My dad is a huge cyclist and worshipped the ground Armstrong walked on. At 68, he still rides 30 miles nearly every day at lunch. To the point where he has what he deems a "260" goal/chart every year; 260 being the number of workouts one would tally in a year if working out five days a week, 52 weeks a year. And he accomplished 260 fifteen years in a row until finally missing last year due to a knee surgery (along with a
two other surgeries I detail below). But "Lance" was the inspiration all along. And whenever we were in Austin, my dad would always point out where "Lance" ate, where "Lance" lived, etc. And when "Lance" finally fell from grace, for my dad, it was like finding out Bush Jr. was actually a liberal or something. It didn't compute, and I remember him being in such denial.
I'm glad it didn't kill his love of the sport, though, because in 2013, my dad took the family on a trip to France that summer to follow a few legs of the Tour. We rented a house in the south of France - like something out of that Russel Crowe movie
A Good Year - close enough to a couple legs of the Tour, which we went and watched. Then we made our way up to Paris for the final stage/day, and watched the riders cross the finish line at the Champs-Elysees.
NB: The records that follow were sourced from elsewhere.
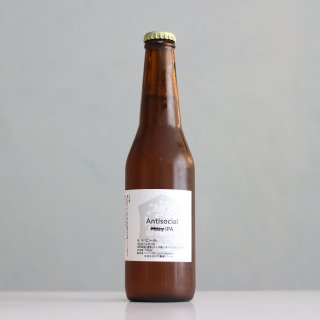 ミツケローカルブルワリー アンチソーシャル(MITSUKE Local Brewrey Anti Social)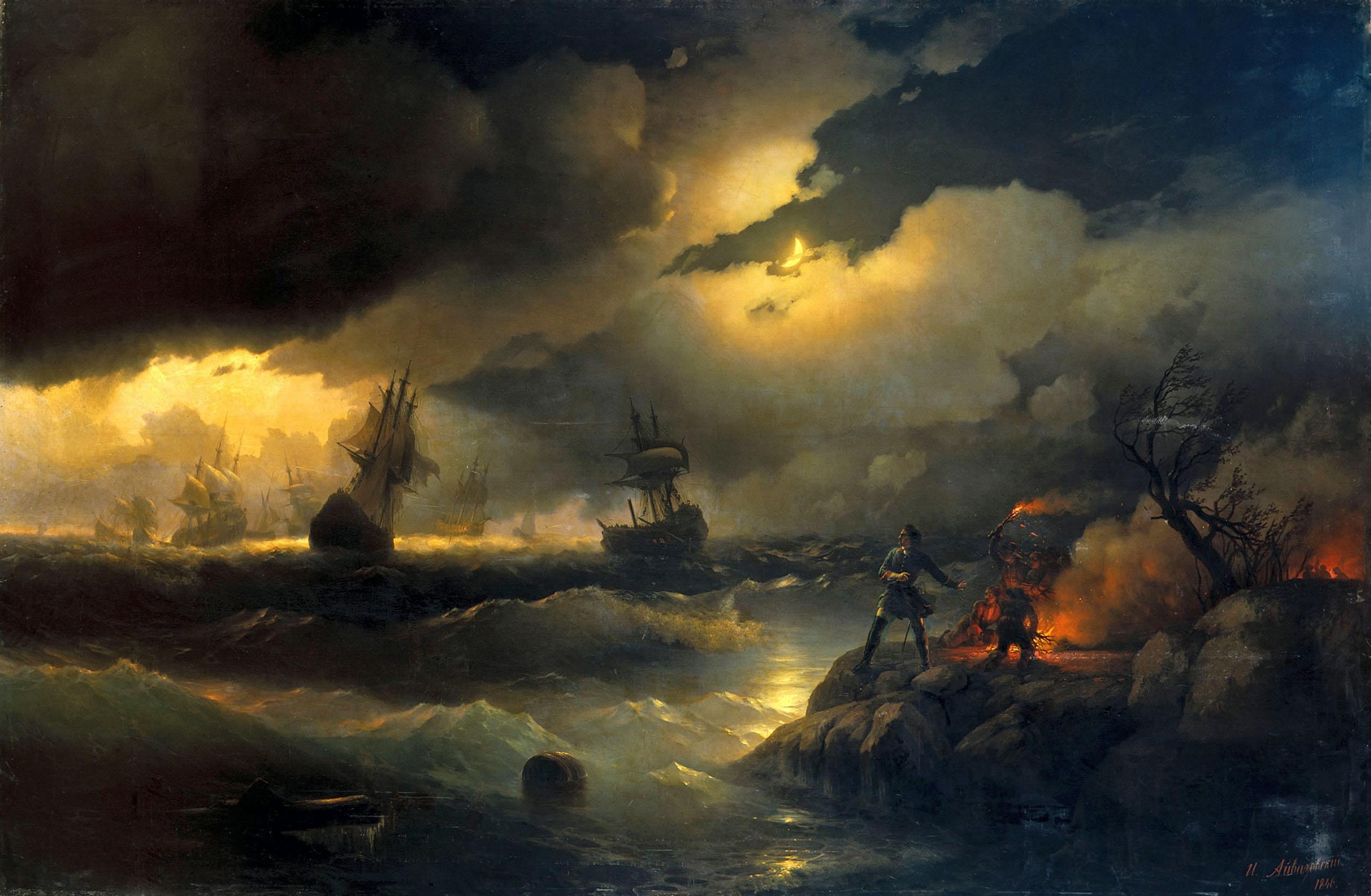 Петр I при Красной Горке, зажигающий костёр на берегу для подачи сигнала гибнущим судам своим, И.К.Айвазовский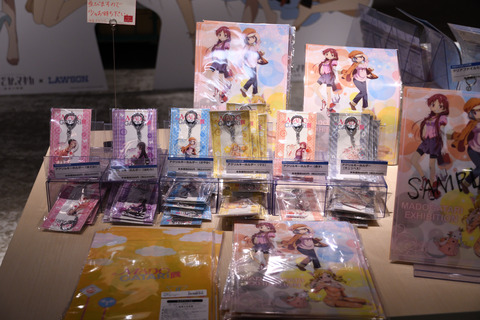 HMV&BOOKS TOKYO12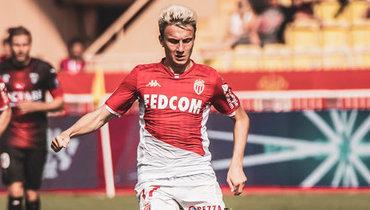 25 августа. Монако. «Монако» — «Ним» — 2:2. В атаке Александр Головин.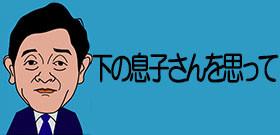 「干されてもいい。息子と一緒にいたい」。高嶋ちさ子さんが剛速球の「仕事セーブ宣言」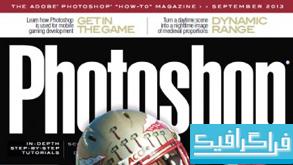 مجله فتوشاپ Photoshop User - سپتامبر 2013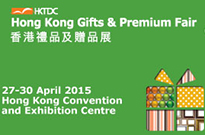 hktdc-gifts-and-premium-fair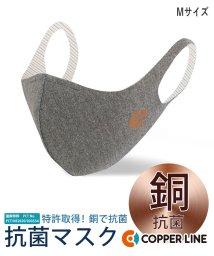 Copper Line/Copper Line コッパーライン 抗菌コッパーマスク Mサイズ チャコール/503189707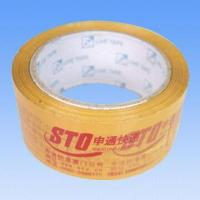 Quality Packing Tape, Excellent Adhesion and Good Tensile Strength, OEM Printed with Logos Available wholesale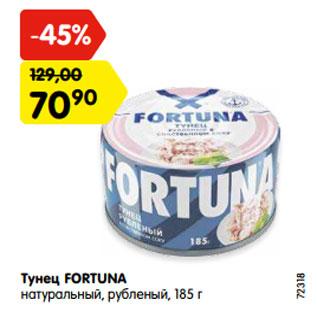 Акция - Тунец FORTUNA  натуральный, рубленый, 185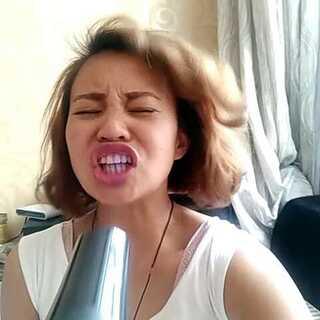 哈哈哈哈哈,萌萌哒,要疯了😁😁😁😁#吹风筒里的女神经##5分钟美拍##风筒唱歌挑战#
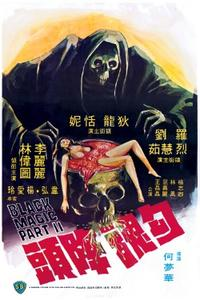 BLACK MAGIC 2/HUMAN LANTERNS/THE BOXER'S OMEN Movie Poster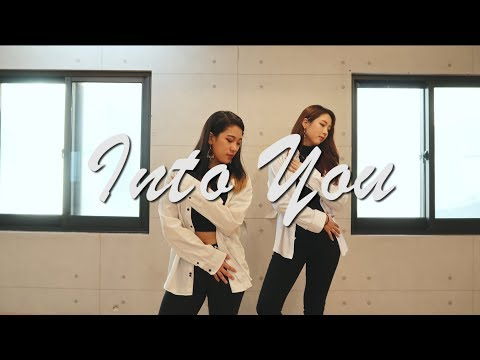Into You (Remix) | BLACK OUT COVER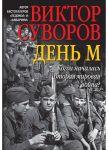 Книга День М. Когда началась Вторая мировая война?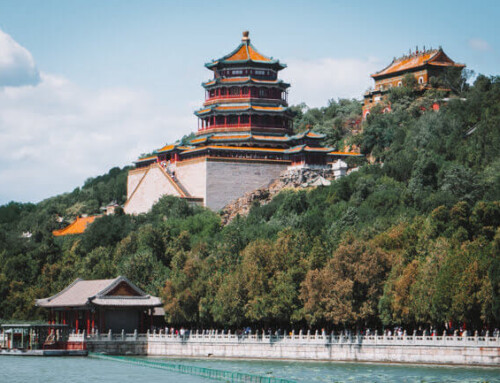 SESEC IV Online Event 25: Progress of China Standards 2035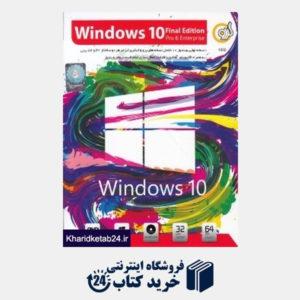 کتاب Windows 10 (گردو)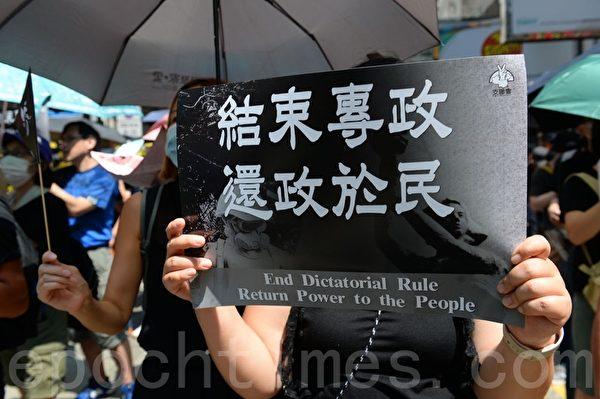 2019年10月1曰,香港天后站出口,民眾持標語表達訴求。(孫明國/大紀元)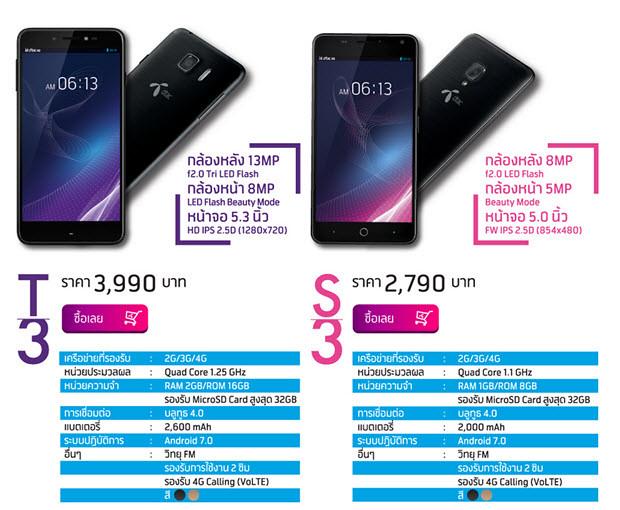 Dtac Phone 4G S3 T3 X3 04
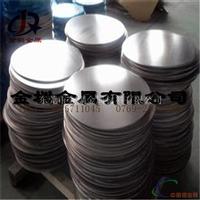 2024鋁棒可加工鋁圓片 1060-0態鋁圓片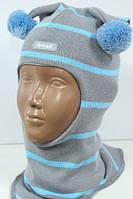 Шлем детский демисезонный для мальчика (шапка детская закрытая) ТМ Beezy Серо-голубой 1516-11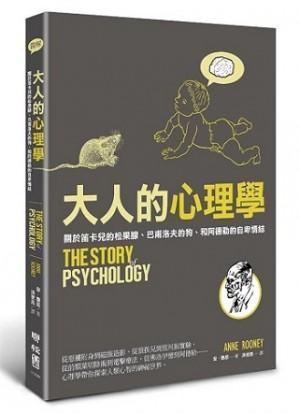 大人的心理學:關於笛卡兒的松果腺、巴甫洛夫的狗、和阿德勒的自卑情結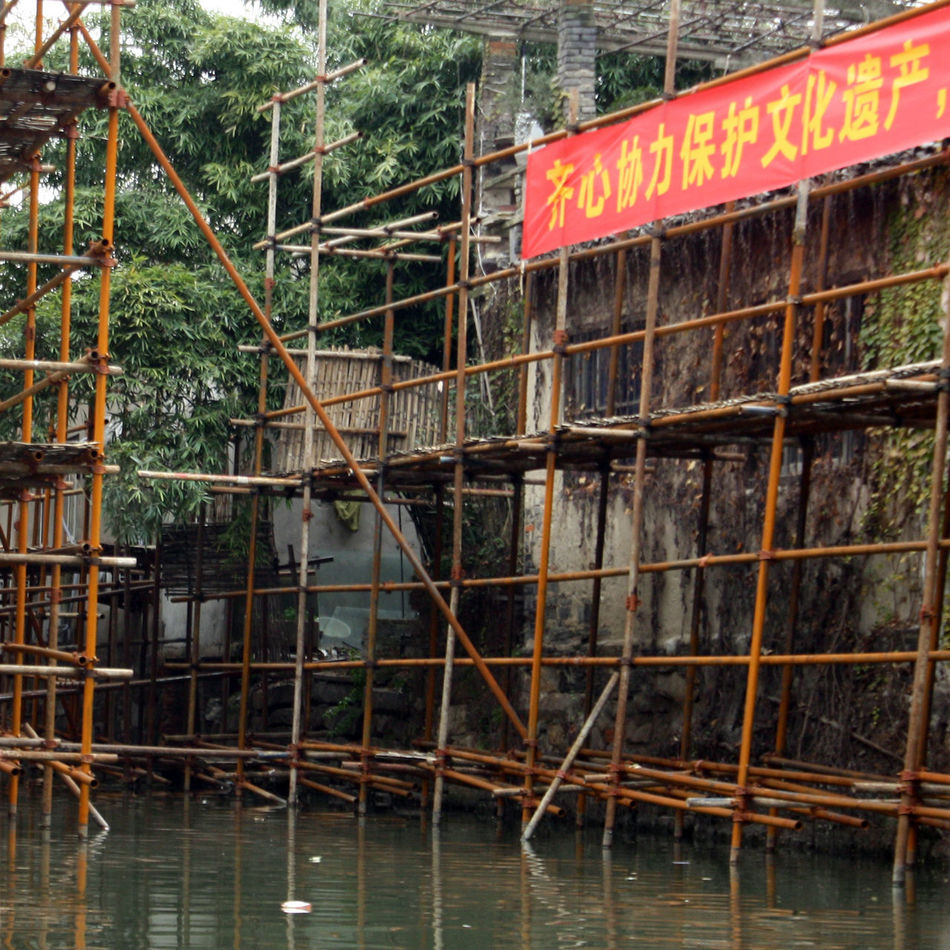 Architecture Bamboo Forest Bamboo Scaffold Bamboo Scaffolding Canal Canon EOS 5DS China China Beauty China Culture China Photos Construction Site Construction Underway Ping Jiang Pingjiang PIngjiang Road Suzhou Suzhou China SUZHOU PINGJIANG ST Suzhou River Suzhou, China Venice Of The East Water
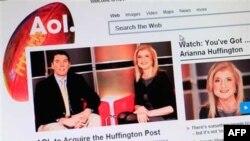 Vest o kupovini Hafington posta na internet stranici AOL-a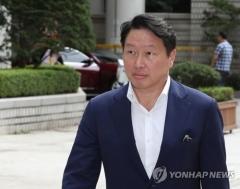대법, 최태원 SK회장 '악성댓글러'에 벌금형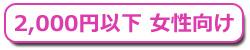 2000円以下商品 女性用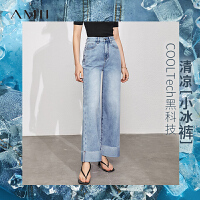 Amii黑科技冰氧酷牛仔裤女2021年夏季新款宽松阔腿裤翻边直筒裤子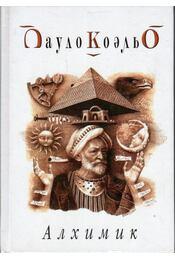 Az alkimista (orosz) - Dobrovenszkij, Ronald - Régikönyvek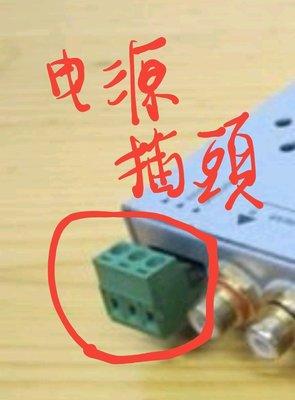 <電源插頭> EQ 前級 分音器. (morel dynaudio jl Clarion d1 d2 9255 ) 獨立重低音調整
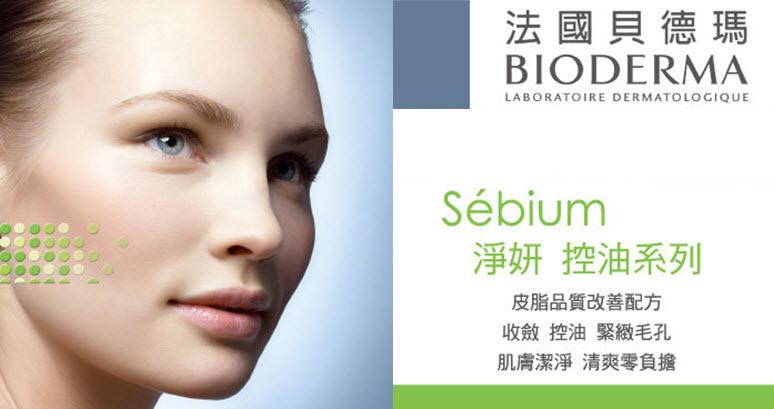 Bioderma 法國貝德瑪 淨妍高效潔膚液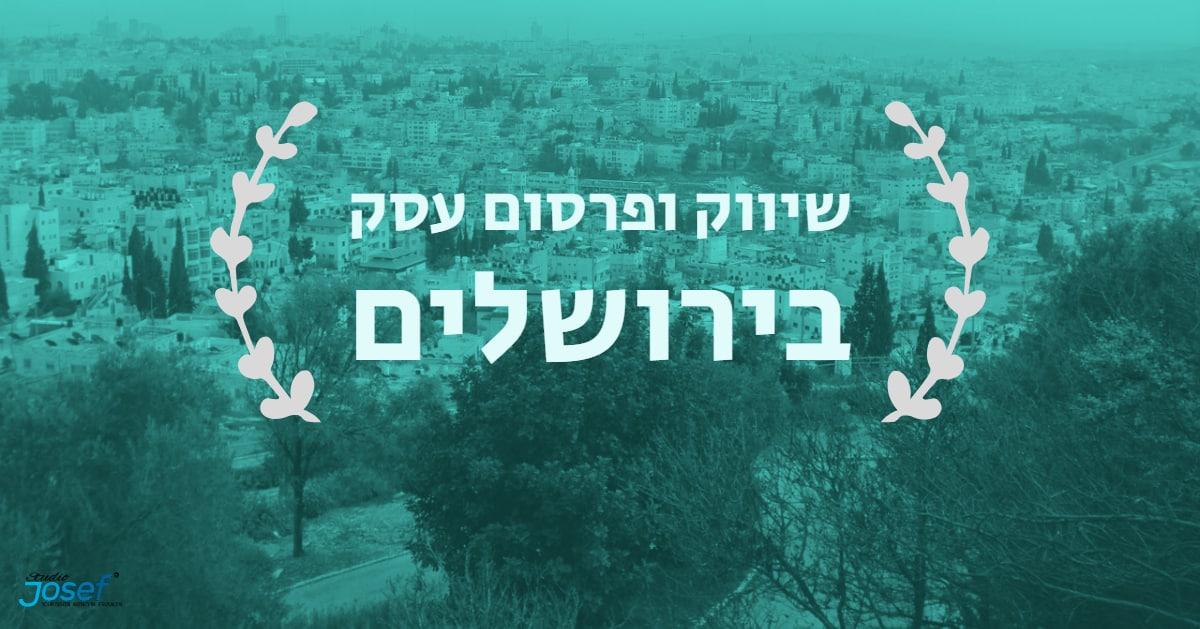 שיווק ופרסום עסקי בירושלים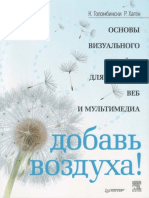 Dobav Vozdukha 33 Osnovy Vizualnogo Dizayna Dlya Grafiki Veba i Multimedia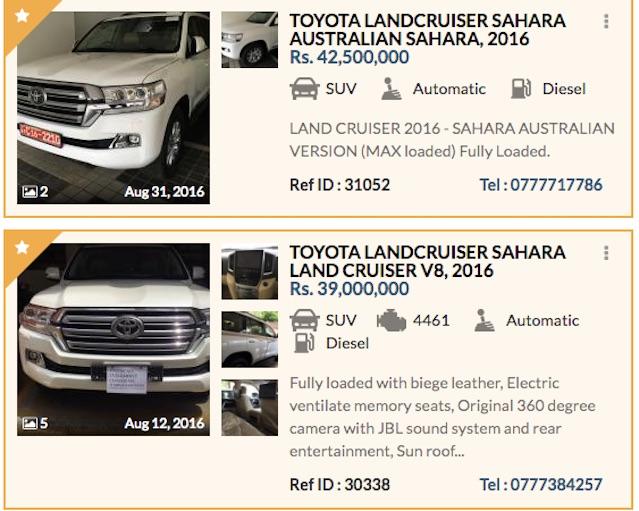 mp-wijepala-hettiarachchis-duty-free-jeep-for-sale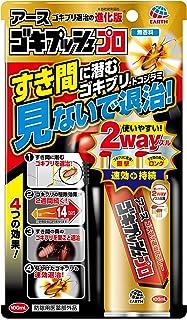 【防除用医薬部外品】ゴキプッシュプロ ゴキブリ用殺虫スプレー [100mL]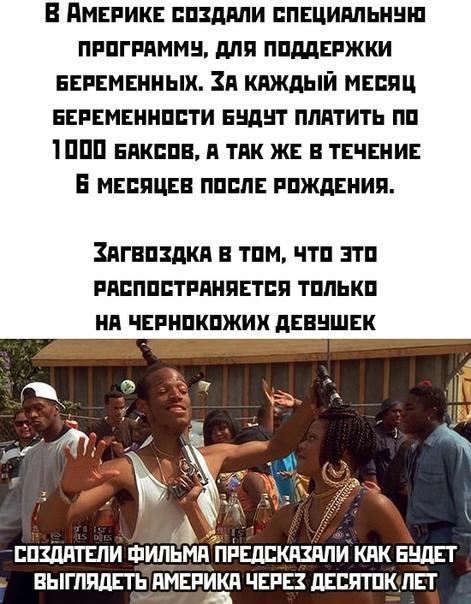 Минск Online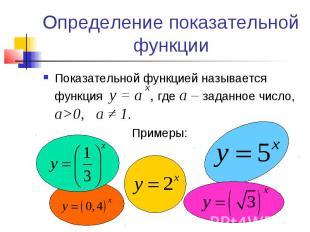 Определение показательной функции Показательной функцией называется функция у =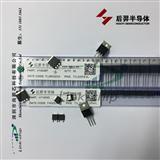 HY3403D 30V/100A/2.4mΩ低内阻TO-252小封装MOS 适用于雾化器、航模等市场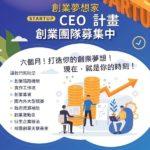 2020中原大學第三屆「創業夢想家」CEO計畫募集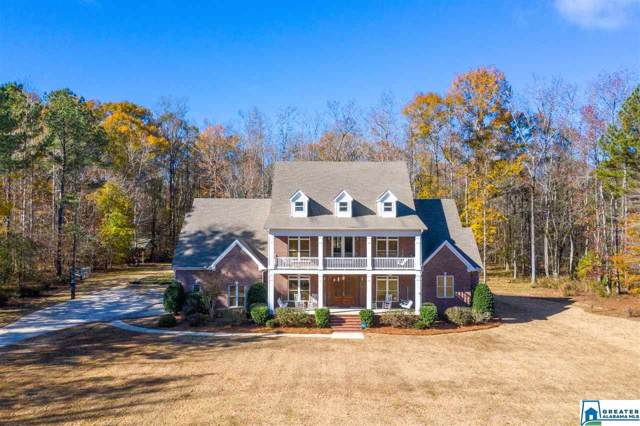 124 Fox Valley Dr, Maylene, AL 35114 (MLS #868712) :: LocAL Realty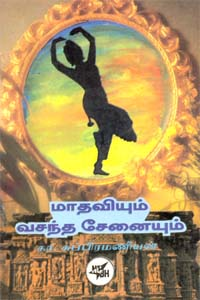 Madaviyum Vasantha Senaiyum - மாதவியும் வசந்த சேனையும் (old book - rare)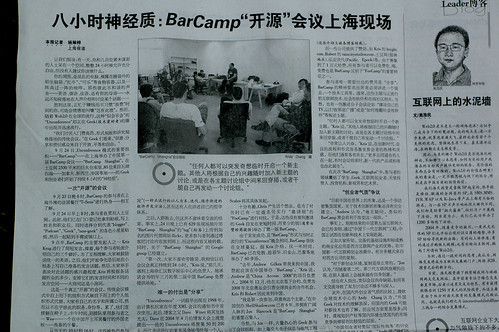 BarCampShanghai in 21st Century Business Herald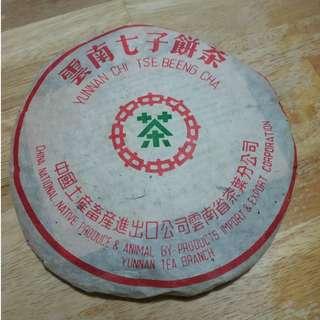 Yunnan Pu Erh Tea Cake 云南七子饼茶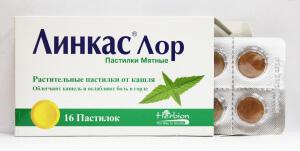 Описание препарата от кашля Линкас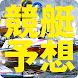 競艇予想 よく当たる競艇無料予想サイト 競艇 ボートレース 無料予想 - Androidアプリ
Easily the most amazing trip I've ever been on, and it was all ultimately because of "Lance"...




That said, last summer, my parents and a couple of their friends went back to France, this time so my dad and his buddy could actually
ride a couple of the stages. But for some insane reason - likely having something to do with "Lance" - my dad picked one of the toughest stages, in the French Alps. Yet, at 67 years old, to his credit, just a couple weeks after the Tour had done the same course, he and his buddy actually made it all the way to the top, and completed the entire thing. It was on the way down, however, coming around a corner, that my dad's front tire hit a random groove in the road, he spun out of control, and had a horrible crash. Broke his hip, a few ribs, and punctured a lung. He had to have two major surgeries in a French hospital, but because he wasn't allowed to fly while his lung was healing, he had to spend the next three weeks in that same hospital, and then two weeks after that in a hotel. Mind you, he is a
hard core Republican, and him being forced to spend that much time in a French, socialist hospital was...
interesting to say the least. There was even a period of about three days post hip surgery where he literally went crazy. I can't remember the exact name of the condition, but it's a real thing some patients go through after surgery, when they don't have windows in their room, can't tell night from day, etc, and they experience extremely vivid hallucinations. But he was
convinced one of his attendants was a terrorist who had a fake leg that could be removed and used as a gun. And my dad would text us at all hours of the night, warning us of the imminent terrorist attack on the hospital that he was somehow going to thwart. It was kind of scary, but also legit hilarious.
So I have "Lance" to thank for that as well.